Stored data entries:
◆ ◆ ◆ ◆
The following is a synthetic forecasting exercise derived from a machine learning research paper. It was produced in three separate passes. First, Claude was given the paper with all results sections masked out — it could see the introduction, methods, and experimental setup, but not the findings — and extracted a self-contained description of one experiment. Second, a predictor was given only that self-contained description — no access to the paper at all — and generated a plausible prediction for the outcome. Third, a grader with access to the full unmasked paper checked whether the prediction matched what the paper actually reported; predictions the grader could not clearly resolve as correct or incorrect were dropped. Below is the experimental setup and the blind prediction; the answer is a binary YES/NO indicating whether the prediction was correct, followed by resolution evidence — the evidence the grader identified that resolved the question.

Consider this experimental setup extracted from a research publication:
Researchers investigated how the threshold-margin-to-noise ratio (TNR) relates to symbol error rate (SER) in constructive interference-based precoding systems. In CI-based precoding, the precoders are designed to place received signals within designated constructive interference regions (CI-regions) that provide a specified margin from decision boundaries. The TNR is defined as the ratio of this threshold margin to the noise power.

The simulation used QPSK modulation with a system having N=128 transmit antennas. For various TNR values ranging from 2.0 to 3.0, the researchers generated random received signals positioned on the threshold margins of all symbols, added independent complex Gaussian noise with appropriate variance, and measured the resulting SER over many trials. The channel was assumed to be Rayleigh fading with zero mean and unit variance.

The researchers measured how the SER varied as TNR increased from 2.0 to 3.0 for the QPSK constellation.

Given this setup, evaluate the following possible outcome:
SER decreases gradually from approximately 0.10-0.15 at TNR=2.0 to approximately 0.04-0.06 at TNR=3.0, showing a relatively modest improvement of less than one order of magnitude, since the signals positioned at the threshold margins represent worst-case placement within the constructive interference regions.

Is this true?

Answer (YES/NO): NO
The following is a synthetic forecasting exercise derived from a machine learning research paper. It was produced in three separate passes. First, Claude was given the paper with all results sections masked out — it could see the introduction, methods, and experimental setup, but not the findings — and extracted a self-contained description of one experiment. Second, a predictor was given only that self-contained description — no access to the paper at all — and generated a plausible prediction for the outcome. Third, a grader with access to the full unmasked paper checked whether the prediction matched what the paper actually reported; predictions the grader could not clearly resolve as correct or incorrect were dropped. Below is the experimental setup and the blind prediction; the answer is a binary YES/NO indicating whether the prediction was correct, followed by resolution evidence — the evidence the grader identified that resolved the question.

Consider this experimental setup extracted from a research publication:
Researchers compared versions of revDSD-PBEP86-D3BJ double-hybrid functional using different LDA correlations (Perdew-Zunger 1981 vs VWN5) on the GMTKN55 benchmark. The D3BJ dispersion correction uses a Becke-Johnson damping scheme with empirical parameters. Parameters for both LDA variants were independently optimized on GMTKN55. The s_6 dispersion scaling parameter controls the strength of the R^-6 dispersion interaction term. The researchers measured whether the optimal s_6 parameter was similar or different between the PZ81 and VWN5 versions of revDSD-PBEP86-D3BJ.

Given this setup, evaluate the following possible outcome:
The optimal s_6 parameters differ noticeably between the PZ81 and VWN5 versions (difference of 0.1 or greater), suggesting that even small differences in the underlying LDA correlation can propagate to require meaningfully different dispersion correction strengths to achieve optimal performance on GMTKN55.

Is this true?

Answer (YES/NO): NO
◆ ◆ ◆ ◆
- _EXERCISE INSTRUCTIONS_
Please transcribe all of the records, keeping every line exactly as it is.

- _RESPONSE FOR THIS EXERCISE_
The following is a synthetic forecasting exercise derived from a machine learning research paper. It was produced in three separate passes. First, Claude was given the paper with all results sections masked out — it could see the introduction, methods, and experimental setup, but not the findings — and extracted a self-contained description of one experiment. Second, a predictor was given only that self-contained description — no access to the paper at all — and generated a plausible prediction for the outcome. Third, a grader with access to the full unmasked paper checked whether the prediction matched what the paper actually reported; predictions the grader could not clearly resolve as correct or incorrect were dropped. Below is the experimental setup and the blind prediction; the answer is a binary YES/NO indicating whether the prediction was correct, followed by resolution evidence — the evidence the grader identified that resolved the question.

Consider this experimental setup extracted from a research publication:
Researchers investigated how the threshold-margin-to-noise ratio (TNR) relates to symbol error rate (SER) in constructive interference-based precoding systems. In CI-based precoding, the precoders are designed to place received signals within designated constructive interference regions (CI-regions) that provide a specified margin from decision boundaries. The TNR is defined as the ratio of this threshold margin to the noise power.

The simulation used QPSK modulation with a system having N=128 transmit antennas. For various TNR values ranging from 2.0 to 3.0, the researchers generated random received signals positioned on the threshold margins of all symbols, added independent complex Gaussian noise with appropriate variance, and measured the resulting SER over many trials. The channel was assumed to be Rayleigh fading with zero mean and unit variance.

The researchers measured how the SER varied as TNR increased from 2.0 to 3.0 for the QPSK constellation.

Given this setup, evaluate the following possible outcome:
SER decreases gradually from approximately 0.10-0.15 at TNR=2.0 to approximately 0.04-0.06 at TNR=3.0, showing a relatively modest improvement of less than one order of magnitude, since the signals positioned at the threshold margins represent worst-case placement within the constructive interference regions.

Is this true?

Answer (YES/NO): NO
The following is a synthetic forecasting exercise derived from a machine learning research paper. It was produced in three separate passes. First, Claude was given the paper with all results sections masked out — it could see the introduction, methods, and experimental setup, but not the findings — and extracted a self-contained description of one experiment. Second, a predictor was given only that self-contained description — no access to the paper at all — and generated a plausible prediction for the outcome. Third, a grader with access to the full unmasked paper checked whether the prediction matched what the paper actually reported; predictions the grader could not clearly resolve as correct or incorrect were dropped. Below is the experimental setup and the blind prediction; the answer is a binary YES/NO indicating whether the prediction was correct, followed by resolution evidence — the evidence the grader identified that resolved the question.

Consider this experimental setup extracted from a research publication:
Researchers compared versions of revDSD-PBEP86-D3BJ double-hybrid functional using different LDA correlations (Perdew-Zunger 1981 vs VWN5) on the GMTKN55 benchmark. The D3BJ dispersion correction uses a Becke-Johnson damping scheme with empirical parameters. Parameters for both LDA variants were independently optimized on GMTKN55. The s_6 dispersion scaling parameter controls the strength of the R^-6 dispersion interaction term. The researchers measured whether the optimal s_6 parameter was similar or different between the PZ81 and VWN5 versions of revDSD-PBEP86-D3BJ.

Given this setup, evaluate the following possible outcome:
The optimal s_6 parameters differ noticeably between the PZ81 and VWN5 versions (difference of 0.1 or greater), suggesting that even small differences in the underlying LDA correlation can propagate to require meaningfully different dispersion correction strengths to achieve optimal performance on GMTKN55.

Is this true?

Answer (YES/NO): NO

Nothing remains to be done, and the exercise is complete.